WHAT TO WORK ON
Check every line of the entries below for the word "WITH", then give only the number of lines that have it.

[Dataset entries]
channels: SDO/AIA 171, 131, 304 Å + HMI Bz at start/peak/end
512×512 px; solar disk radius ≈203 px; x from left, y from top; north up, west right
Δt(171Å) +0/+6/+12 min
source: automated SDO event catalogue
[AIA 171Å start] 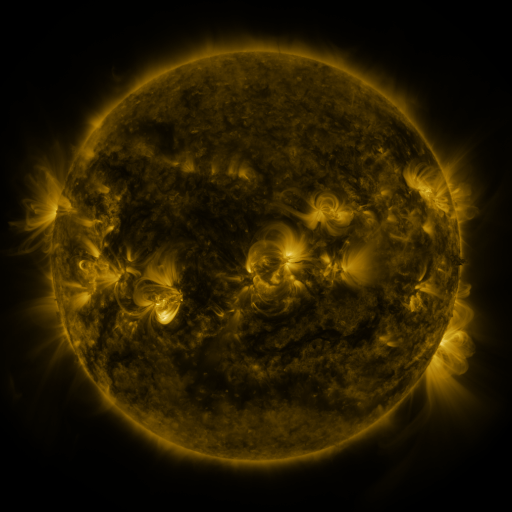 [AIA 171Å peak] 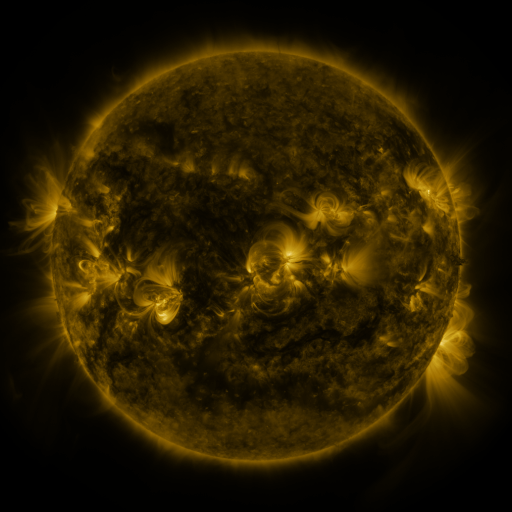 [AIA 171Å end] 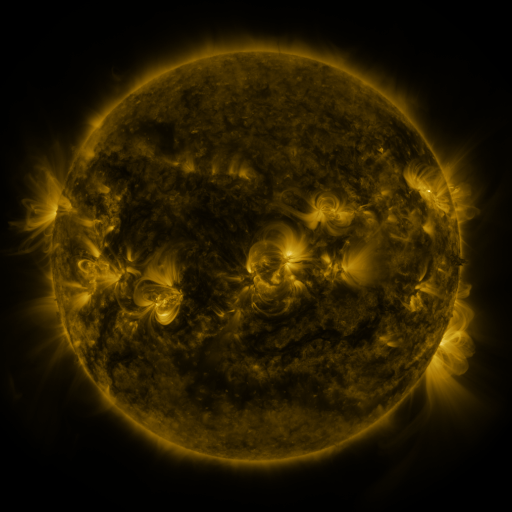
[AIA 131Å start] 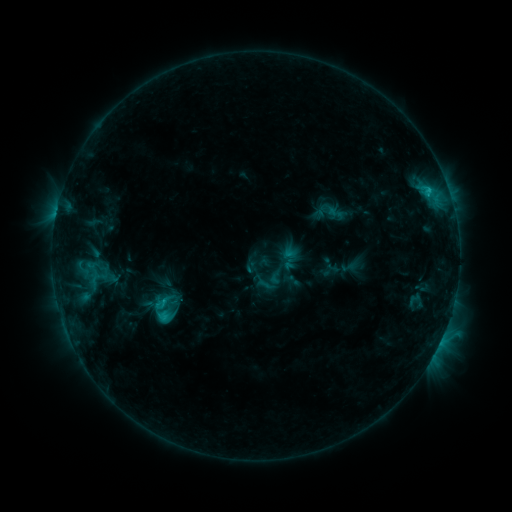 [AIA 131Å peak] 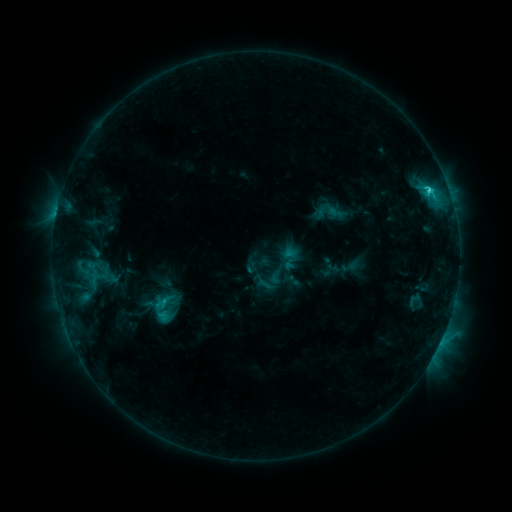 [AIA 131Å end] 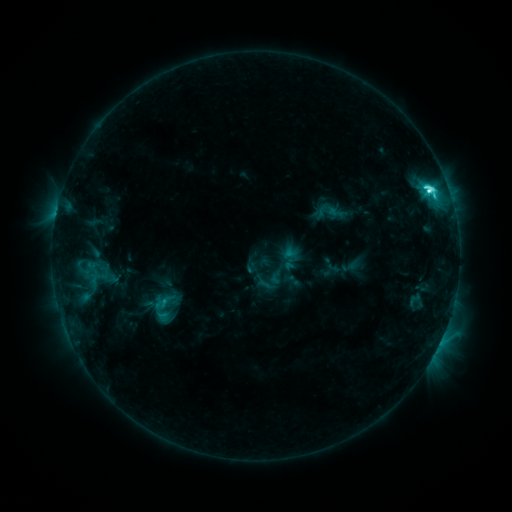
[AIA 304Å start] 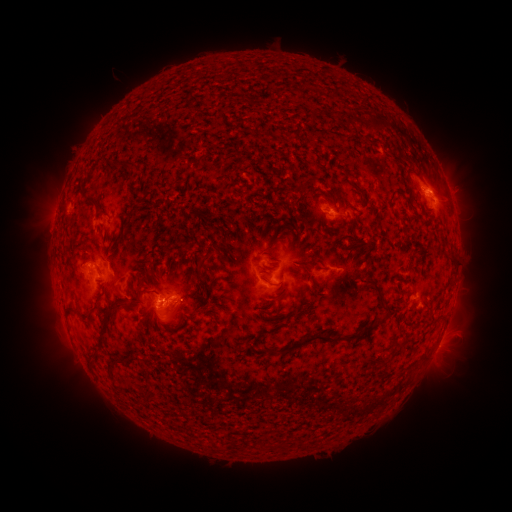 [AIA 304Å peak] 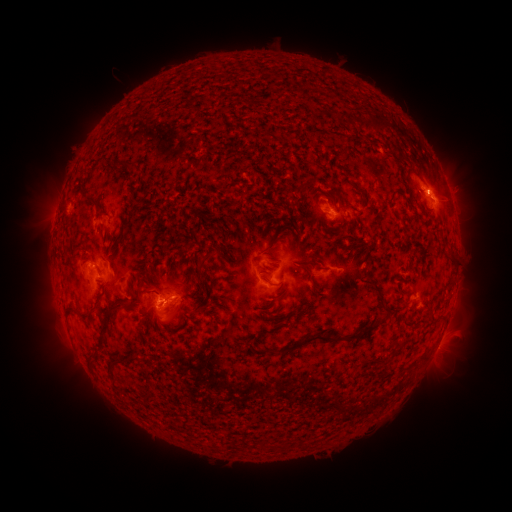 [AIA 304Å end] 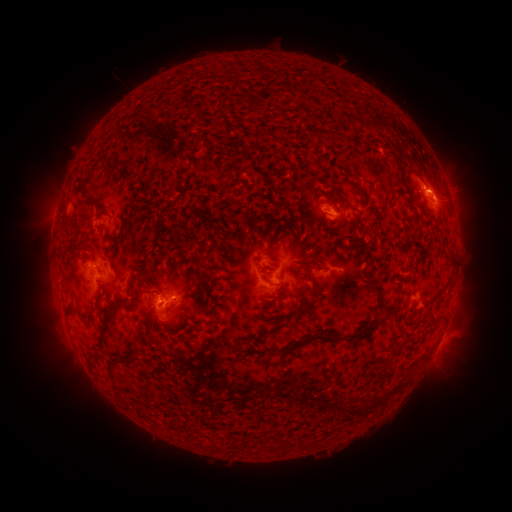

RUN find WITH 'eruption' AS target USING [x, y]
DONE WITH [445, 190] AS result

TASK RESPONSE
2